TASK REQUIREMENTS.
Return the full listing character for character, without its pictures.

*** Opening PROVIDED INFORMATION ***

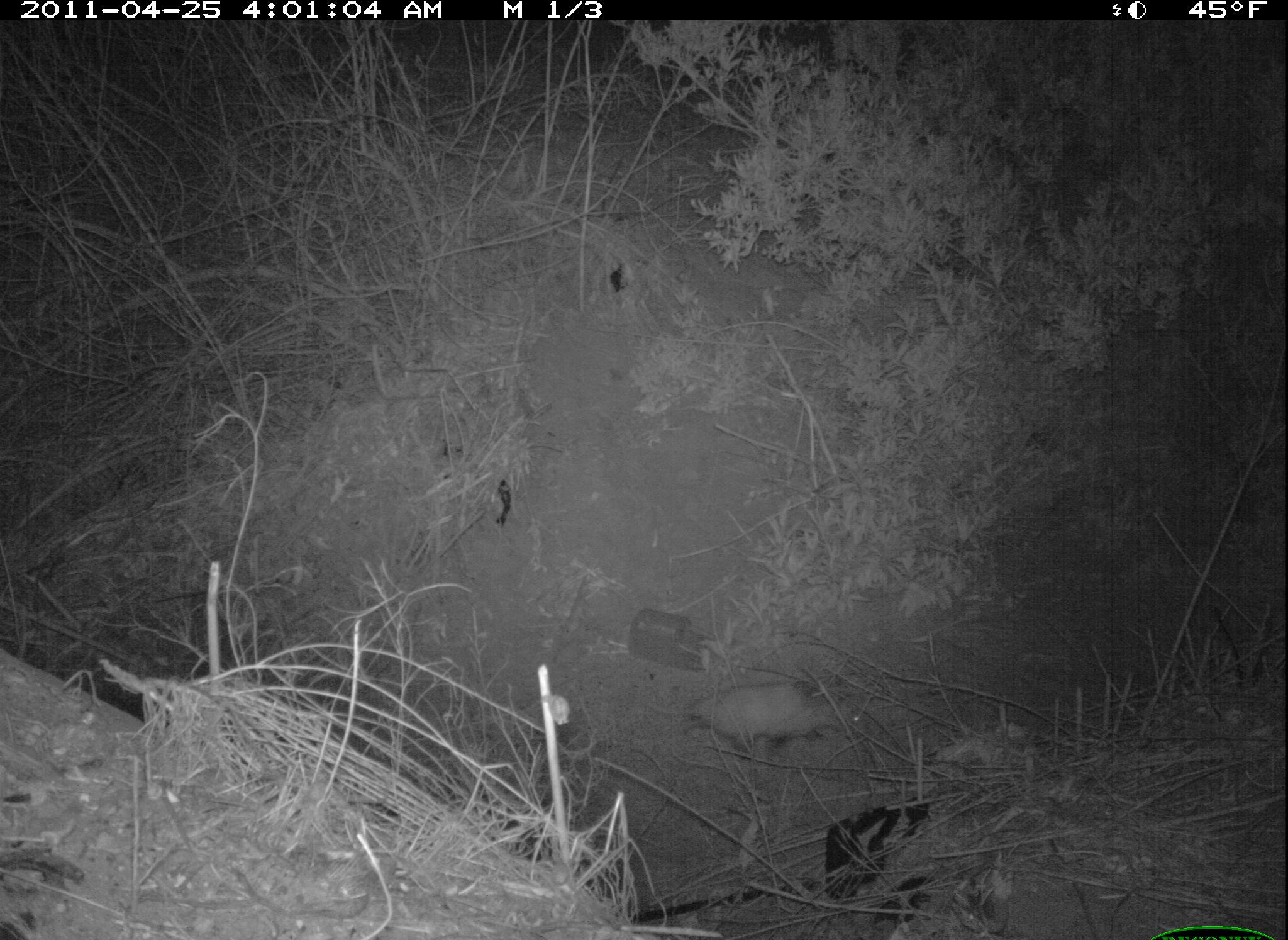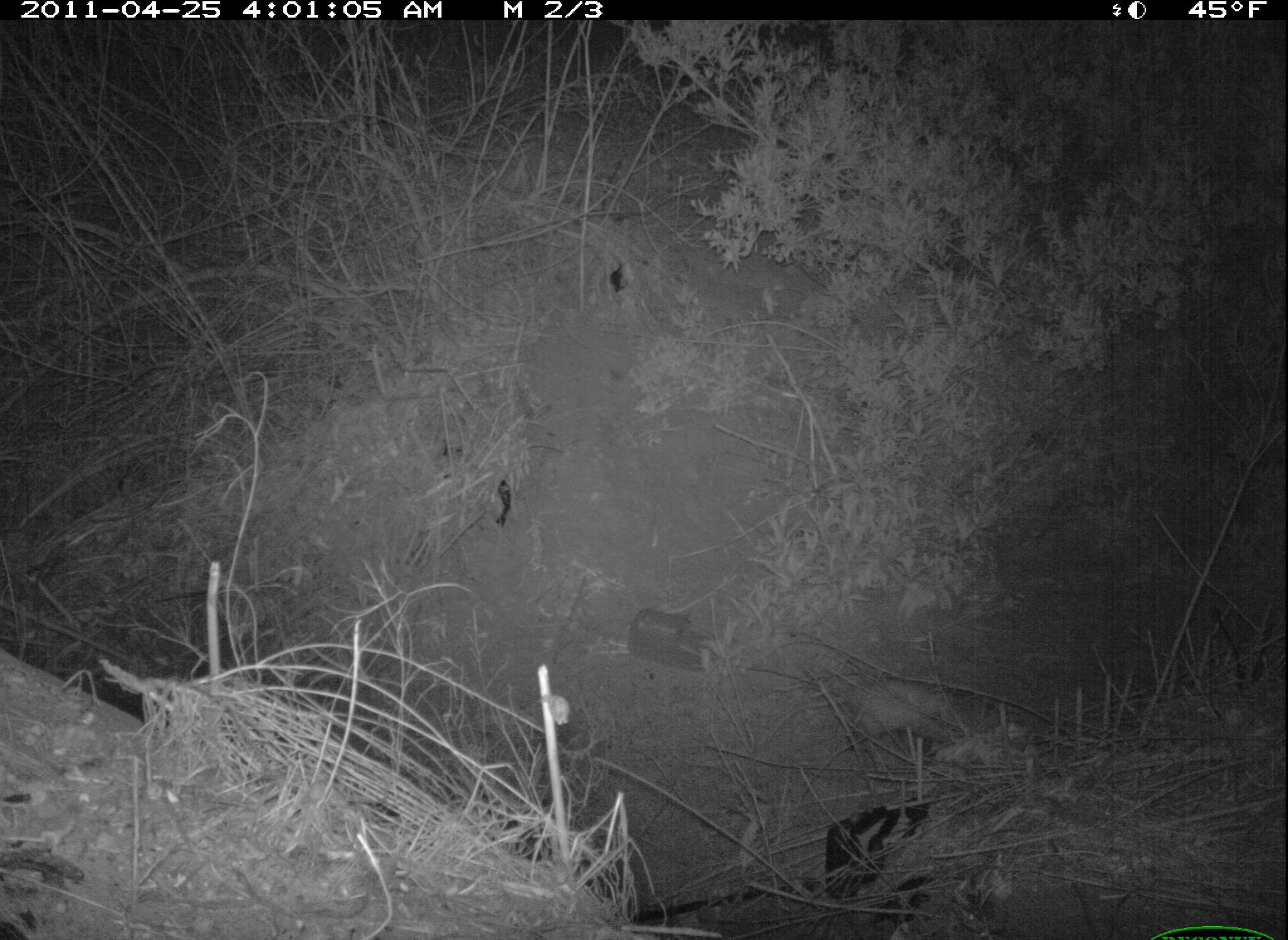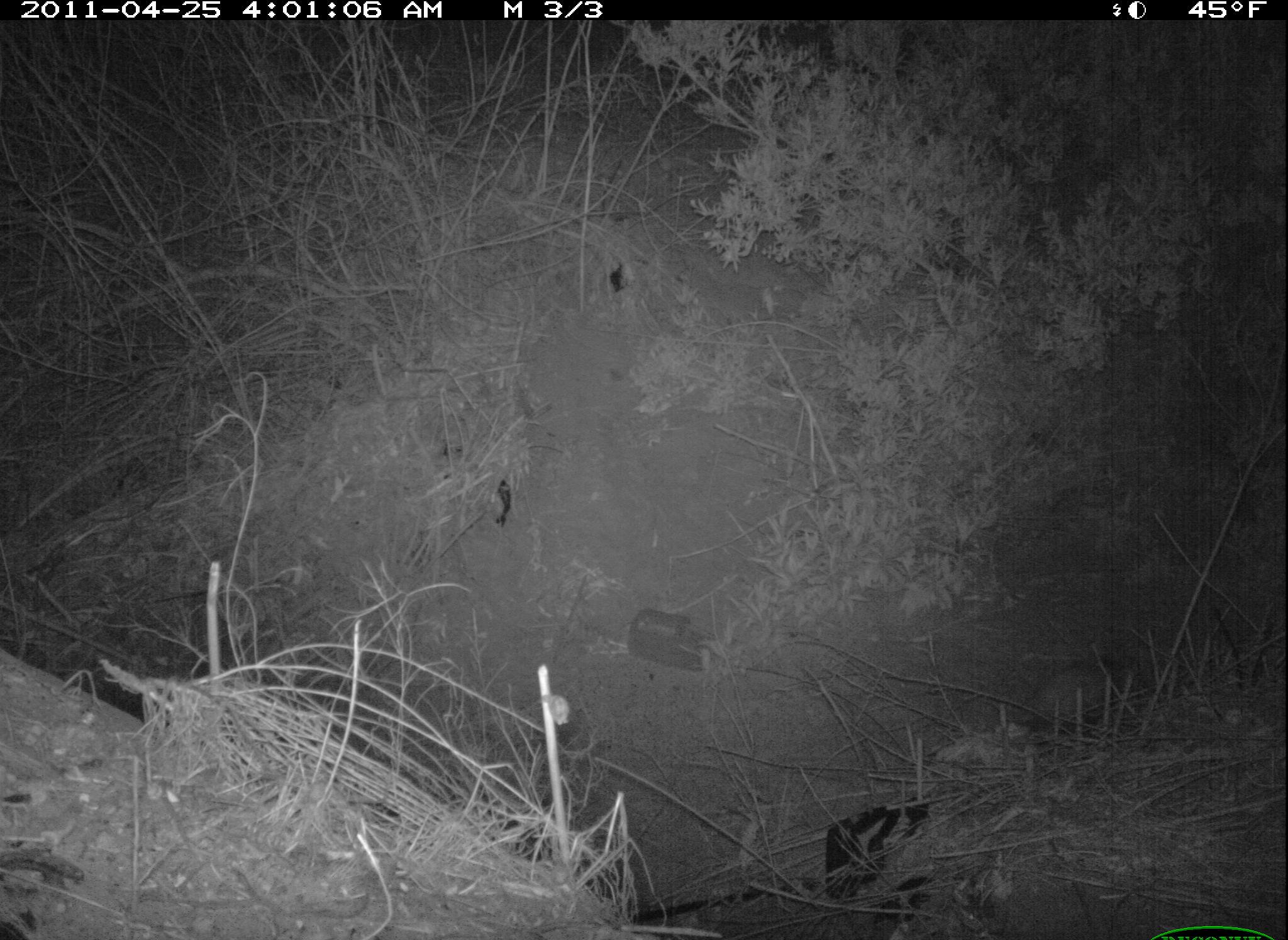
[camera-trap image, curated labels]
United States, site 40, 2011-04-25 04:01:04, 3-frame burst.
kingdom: Animalia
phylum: Chordata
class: Mammalia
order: Didelphimorphia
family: Didelphidae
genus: Didelphis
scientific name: Didelphis virginiana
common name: virginia opossum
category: opossum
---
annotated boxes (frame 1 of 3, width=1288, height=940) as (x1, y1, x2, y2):
opossum: (667, 673, 881, 770)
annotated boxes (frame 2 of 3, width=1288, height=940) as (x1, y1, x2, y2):
opossum: (808, 676, 974, 751)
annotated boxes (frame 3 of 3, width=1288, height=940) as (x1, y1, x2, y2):
opossum: (1011, 651, 1158, 744)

*** Closing PROVIDED INFORMATION ***

WRITTEN RESPONSE.
[camera-trap image, curated labels]
United States, site 40, 2011-04-25 04:01:04, 3-frame burst.
kingdom: Animalia
phylum: Chordata
class: Mammalia
order: Didelphimorphia
family: Didelphidae
genus: Didelphis
scientific name: Didelphis virginiana
common name: virginia opossum
category: opossum
---
annotated boxes (frame 1 of 3, width=1288, height=940) as (x1, y1, x2, y2):
opossum: (667, 673, 881, 770)
annotated boxes (frame 2 of 3, width=1288, height=940) as (x1, y1, x2, y2):
opossum: (808, 676, 974, 751)
annotated boxes (frame 3 of 3, width=1288, height=940) as (x1, y1, x2, y2):
opossum: (1011, 651, 1158, 744)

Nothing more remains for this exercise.